8 Illinois metro areas fail to add jobs in April; just 1 recovers from pandemic
Illinois’ overall job numbers continue to rise, but the recovery is spotty. Over half of the metropolitan areas failed to add jobs in April.
Illinois added 9,300 jobs from mid-March through mid-April, marking the 11th consecutive month of job gains for the state, but the recovery is far from equal across the state when metropolitan areas are examined.
Of the 15 metro areas that cover Illinois, eight failed to gain jobs in April, according to data recently released by the U.S. Bureau of Labor Statistics. By both numerical change and percent change, the metro area with the greatest job growth in April was Davenport-Moline-Rock Island. It added 2,100 jobs for a 1.16% increase over March numbers.

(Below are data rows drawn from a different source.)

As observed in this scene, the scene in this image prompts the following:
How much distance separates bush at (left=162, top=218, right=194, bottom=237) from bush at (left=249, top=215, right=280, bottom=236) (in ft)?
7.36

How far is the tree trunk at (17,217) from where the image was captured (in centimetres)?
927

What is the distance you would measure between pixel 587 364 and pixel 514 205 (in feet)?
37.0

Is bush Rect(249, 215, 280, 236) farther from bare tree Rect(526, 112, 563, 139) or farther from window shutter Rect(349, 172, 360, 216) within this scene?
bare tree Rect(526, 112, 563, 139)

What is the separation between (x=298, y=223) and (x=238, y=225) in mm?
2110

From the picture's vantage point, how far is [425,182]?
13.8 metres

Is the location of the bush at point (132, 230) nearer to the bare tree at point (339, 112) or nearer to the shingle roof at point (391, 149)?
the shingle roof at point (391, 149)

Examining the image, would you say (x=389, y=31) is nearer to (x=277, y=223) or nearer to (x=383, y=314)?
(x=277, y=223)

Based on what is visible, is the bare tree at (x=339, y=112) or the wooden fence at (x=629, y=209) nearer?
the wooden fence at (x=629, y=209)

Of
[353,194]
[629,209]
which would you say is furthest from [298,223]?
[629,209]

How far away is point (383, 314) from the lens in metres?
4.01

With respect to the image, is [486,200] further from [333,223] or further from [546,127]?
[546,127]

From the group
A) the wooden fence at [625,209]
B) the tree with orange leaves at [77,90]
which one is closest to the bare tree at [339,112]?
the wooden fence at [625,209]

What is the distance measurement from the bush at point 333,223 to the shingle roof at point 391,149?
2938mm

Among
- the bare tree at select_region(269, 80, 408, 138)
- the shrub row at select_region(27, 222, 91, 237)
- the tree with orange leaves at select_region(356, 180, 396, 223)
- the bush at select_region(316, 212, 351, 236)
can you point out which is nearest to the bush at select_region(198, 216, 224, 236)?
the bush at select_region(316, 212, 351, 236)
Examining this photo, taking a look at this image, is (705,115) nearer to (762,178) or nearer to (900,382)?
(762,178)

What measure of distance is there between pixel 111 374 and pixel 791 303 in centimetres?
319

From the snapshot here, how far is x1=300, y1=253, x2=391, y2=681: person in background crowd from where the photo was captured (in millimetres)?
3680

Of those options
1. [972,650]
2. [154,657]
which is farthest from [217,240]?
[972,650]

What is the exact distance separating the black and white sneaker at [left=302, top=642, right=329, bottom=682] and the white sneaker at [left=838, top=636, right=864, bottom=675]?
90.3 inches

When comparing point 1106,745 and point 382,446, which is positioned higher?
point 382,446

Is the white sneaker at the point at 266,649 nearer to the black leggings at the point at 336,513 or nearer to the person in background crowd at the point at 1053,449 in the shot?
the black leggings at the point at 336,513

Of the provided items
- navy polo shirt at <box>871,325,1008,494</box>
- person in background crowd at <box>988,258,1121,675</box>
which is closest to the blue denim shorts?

Other metros growing payrolls during the month were Chicago-Naperville-Arlington Heights, with 1,400 new jobs; Bloomington, which grew payrolls by 400; Peoria, which added 300 positions; Kankakee and Decatur, whose job counts both increased by 200; and Champaign-Urbana, with 100 new jobs in April.
The Danville, Carbondale-Marion, and Rockford metro area payrolls remained unchanged from March to April. Additionally, the Cape Girardeau area, only a small part of which lies in Illinois, saw its job numbers remain unchanged from March.
A handful of metros lost jobs during the month. The Springfield area lost 200 jobs, Elgin metro area payrolls shrank by 500, and Lake County-Kenosha County jobs declined by 600.
The St. Louis metro area – which is predominantly located outside of Illinois – shed 1,600 jobs. This is the second consecutive month in which its payrolls have shrunk.
Despite continued growth in payrolls as a whole, Illinois is still missing 146,300 jobs relative to pre-pandemic levels, with the missing jobs being spread across nearly every metro area. Bloomington is the only metro area in the state to recover from early 2020 job losses.
Statewide, only 82% of 2020 job losses have been recouped since the recovery began, one of the lowest rates in the nation. However, some areas of the state have fared better than others. Bloomington, Springfield, and Carbondale-Marion have each regained more than 90% of the jobs lost in early 2020. Lake County-Kenosha County, Davenport-Moline-Rock Island, and Cape Girardeau are also outperforming the statewide recovery.
Meanwhile, Chicago-Naperville-Arlington Heights, Elgin, St. Louis, Rockford, Peoria, Decatur, Champaign-Urbana, Danville, and Kankakee are all trailing the Illinois recovery. The recovery has been particularly sluggish in Kankakee, which has only recovered 43% of 2020 job losses.
While it is clear Illinois’ uneven employment recovery severely lags the rest of the nation, what is far less clear is how the state can ever catch up. More than one-third of the workers who are still missing from Illinois’ workforce have likely retired. Making matters worse for Illinois, a record exodus driving population decline threatens to prevent the state’s economy from ever returning to pre-pandemic employment levels.
The first step to stop the bleeding and reverse the state’s current trajectory will be for voters to take a hard look at Amendment 1 on the Nov. 8 ballot. Amendment 1 would change the Illinois Constitution to grant unions in Illinois more extreme powers than they have in any other state, including the ability to bargain over virtually limitless subjects, the ability to override state law through their contracts, and a guarantee that taxpayers and lawmakers would have an extremely difficult time reversing course.
Should Amendment 1 pass, Illinois’ $313 billion pension debt will continue to balloon as state and local taxes, which are already among the highest in the nation, rise in an attempt to keep up. Spending on vital programs will continue to fall. Illinois’ housing and labor markets are already suffering as high taxes and reduced services make finding a job and living in the state tenuous.
Illinois needs reform that will rein in the state’s cost drivers and deliver services to residents in exchange for their tax dollars. Amendment 1 ensures those challenges will increase.